= WHAT IS EXPECTED =
Reproduce exactly the lines that run from the start of the records below to the line with "scientific name: Cricetidae", inclusive.

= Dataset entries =
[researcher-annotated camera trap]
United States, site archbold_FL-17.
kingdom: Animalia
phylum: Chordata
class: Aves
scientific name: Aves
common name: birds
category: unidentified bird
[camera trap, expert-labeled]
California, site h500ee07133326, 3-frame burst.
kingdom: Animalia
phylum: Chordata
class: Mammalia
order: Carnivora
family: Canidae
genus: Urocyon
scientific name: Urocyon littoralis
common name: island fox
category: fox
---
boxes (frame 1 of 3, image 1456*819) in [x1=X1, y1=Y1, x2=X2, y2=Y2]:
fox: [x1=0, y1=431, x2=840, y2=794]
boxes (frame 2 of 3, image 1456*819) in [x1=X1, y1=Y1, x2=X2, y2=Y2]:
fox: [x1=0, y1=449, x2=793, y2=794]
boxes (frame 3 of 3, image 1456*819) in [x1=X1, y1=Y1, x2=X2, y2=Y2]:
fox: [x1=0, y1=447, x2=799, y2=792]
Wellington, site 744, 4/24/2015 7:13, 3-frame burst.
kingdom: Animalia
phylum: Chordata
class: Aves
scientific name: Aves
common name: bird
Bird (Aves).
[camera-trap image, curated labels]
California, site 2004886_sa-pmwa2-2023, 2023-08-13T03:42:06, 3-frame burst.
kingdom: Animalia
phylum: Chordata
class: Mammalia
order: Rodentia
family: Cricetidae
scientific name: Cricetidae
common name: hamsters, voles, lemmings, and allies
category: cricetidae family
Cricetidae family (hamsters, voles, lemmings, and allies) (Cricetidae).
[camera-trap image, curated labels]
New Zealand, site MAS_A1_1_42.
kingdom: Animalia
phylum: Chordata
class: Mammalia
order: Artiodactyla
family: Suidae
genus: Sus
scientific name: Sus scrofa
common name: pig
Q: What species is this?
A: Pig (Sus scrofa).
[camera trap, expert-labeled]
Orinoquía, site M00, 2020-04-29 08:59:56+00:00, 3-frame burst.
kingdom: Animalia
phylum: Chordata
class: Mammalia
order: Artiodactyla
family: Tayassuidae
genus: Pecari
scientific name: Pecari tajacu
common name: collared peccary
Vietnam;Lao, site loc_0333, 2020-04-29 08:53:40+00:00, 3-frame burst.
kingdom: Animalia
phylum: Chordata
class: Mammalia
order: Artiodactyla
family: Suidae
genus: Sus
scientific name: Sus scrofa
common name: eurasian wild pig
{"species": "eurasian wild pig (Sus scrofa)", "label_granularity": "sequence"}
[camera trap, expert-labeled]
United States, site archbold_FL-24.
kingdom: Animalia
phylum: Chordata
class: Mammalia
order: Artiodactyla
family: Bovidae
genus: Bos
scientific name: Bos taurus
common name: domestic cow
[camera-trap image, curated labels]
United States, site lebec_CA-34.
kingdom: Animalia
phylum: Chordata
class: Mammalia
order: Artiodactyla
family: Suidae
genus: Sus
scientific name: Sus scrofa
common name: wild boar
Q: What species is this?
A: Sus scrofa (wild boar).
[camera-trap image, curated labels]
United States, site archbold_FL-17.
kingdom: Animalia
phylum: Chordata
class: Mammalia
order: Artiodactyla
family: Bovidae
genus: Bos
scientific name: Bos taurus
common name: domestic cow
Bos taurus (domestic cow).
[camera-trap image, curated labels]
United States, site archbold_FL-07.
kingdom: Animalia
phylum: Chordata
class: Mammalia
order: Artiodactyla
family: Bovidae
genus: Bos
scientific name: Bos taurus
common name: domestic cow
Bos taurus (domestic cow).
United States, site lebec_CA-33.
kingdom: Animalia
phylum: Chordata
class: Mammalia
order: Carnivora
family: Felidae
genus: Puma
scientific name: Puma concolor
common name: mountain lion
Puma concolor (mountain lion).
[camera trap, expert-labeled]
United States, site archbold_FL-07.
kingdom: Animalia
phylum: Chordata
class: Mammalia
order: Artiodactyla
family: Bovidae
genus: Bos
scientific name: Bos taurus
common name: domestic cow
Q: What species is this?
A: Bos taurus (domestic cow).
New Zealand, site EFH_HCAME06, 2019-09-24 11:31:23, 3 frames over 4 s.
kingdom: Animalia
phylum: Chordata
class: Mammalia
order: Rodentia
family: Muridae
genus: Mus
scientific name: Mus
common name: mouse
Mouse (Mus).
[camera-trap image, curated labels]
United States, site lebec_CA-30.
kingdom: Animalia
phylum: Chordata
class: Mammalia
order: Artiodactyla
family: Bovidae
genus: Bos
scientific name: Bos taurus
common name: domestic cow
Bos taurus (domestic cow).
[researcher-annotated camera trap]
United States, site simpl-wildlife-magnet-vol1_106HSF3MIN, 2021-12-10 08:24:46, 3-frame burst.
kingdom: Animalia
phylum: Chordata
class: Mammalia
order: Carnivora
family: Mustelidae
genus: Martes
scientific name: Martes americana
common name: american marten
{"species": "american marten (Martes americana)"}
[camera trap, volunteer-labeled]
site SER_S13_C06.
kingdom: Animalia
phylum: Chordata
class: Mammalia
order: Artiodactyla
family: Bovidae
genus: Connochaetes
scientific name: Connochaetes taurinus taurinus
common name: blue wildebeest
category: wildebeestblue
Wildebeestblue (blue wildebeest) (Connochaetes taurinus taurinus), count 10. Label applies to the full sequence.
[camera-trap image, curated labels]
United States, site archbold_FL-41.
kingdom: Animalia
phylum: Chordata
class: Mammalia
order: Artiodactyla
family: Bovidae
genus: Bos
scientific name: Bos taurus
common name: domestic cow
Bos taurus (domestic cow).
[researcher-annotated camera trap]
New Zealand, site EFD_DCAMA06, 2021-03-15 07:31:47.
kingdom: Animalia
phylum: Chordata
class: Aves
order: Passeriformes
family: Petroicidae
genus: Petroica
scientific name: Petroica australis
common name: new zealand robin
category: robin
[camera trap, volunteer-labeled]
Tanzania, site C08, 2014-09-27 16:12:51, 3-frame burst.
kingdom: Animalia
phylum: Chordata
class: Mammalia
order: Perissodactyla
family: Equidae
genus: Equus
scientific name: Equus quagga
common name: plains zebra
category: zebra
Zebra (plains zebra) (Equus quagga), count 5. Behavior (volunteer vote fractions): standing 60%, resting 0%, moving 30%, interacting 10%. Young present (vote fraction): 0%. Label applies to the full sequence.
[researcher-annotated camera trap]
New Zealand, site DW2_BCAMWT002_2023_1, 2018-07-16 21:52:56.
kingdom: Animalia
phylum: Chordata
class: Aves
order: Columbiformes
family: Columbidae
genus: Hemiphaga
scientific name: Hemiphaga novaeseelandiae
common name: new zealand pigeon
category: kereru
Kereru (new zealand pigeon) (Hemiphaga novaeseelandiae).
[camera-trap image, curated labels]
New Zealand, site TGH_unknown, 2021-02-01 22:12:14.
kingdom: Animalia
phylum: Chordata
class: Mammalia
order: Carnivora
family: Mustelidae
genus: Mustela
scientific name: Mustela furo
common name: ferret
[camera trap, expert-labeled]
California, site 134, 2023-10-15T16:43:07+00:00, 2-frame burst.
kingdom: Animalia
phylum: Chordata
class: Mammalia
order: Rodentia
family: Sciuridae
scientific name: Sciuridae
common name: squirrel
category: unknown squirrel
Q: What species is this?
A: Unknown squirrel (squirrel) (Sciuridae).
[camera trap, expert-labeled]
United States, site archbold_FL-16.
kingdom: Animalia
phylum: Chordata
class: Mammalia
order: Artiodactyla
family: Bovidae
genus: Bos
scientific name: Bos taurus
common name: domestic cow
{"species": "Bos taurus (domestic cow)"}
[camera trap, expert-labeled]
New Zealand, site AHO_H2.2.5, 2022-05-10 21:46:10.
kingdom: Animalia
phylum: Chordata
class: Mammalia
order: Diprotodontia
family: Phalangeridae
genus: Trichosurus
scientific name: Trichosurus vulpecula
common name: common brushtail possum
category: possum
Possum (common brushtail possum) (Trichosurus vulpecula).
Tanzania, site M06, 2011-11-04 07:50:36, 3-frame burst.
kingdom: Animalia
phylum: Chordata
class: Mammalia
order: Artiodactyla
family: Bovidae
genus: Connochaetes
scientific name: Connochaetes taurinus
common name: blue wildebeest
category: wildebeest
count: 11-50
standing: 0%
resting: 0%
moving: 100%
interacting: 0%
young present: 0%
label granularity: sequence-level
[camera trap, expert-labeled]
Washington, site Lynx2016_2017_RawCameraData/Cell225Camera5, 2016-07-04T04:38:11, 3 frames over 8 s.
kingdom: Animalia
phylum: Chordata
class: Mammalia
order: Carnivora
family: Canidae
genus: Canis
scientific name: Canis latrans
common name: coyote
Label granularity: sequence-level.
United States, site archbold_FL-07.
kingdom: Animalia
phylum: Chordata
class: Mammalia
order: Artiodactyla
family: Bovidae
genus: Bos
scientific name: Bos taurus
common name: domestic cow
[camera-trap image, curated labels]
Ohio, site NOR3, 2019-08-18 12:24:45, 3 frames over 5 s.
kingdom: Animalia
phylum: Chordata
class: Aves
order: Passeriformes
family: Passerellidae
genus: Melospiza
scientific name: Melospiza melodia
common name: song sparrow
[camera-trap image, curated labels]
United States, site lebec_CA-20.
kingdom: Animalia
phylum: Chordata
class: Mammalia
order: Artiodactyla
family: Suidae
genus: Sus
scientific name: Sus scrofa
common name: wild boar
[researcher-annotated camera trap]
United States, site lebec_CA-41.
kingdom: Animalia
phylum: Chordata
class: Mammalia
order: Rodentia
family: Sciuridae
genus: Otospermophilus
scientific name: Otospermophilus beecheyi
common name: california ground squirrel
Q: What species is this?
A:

= SOLUTION TO THE PROBLEM =
[researcher-annotated camera trap]
United States, site archbold_FL-17.
kingdom: Animalia
phylum: Chordata
class: Aves
scientific name: Aves
common name: birds
category: unidentified bird
[camera trap, expert-labeled]
California, site h500ee07133326, 3-frame burst.
kingdom: Animalia
phylum: Chordata
class: Mammalia
order: Carnivora
family: Canidae
genus: Urocyon
scientific name: Urocyon littoralis
common name: island fox
category: fox
---
boxes (frame 1 of 3, image 1456*819) in [x1=X1, y1=Y1, x2=X2, y2=Y2]:
fox: [x1=0, y1=431, x2=840, y2=794]
boxes (frame 2 of 3, image 1456*819) in [x1=X1, y1=Y1, x2=X2, y2=Y2]:
fox: [x1=0, y1=449, x2=793, y2=794]
boxes (frame 3 of 3, image 1456*819) in [x1=X1, y1=Y1, x2=X2, y2=Y2]:
fox: [x1=0, y1=447, x2=799, y2=792]
Wellington, site 744, 4/24/2015 7:13, 3-frame burst.
kingdom: Animalia
phylum: Chordata
class: Aves
scientific name: Aves
common name: bird
Bird (Aves).
[camera-trap image, curated labels]
California, site 2004886_sa-pmwa2-2023, 2023-08-13T03:42:06, 3-frame burst.
kingdom: Animalia
phylum: Chordata
class: Mammalia
order: Rodentia
family: Cricetidae
scientific name: Cricetidae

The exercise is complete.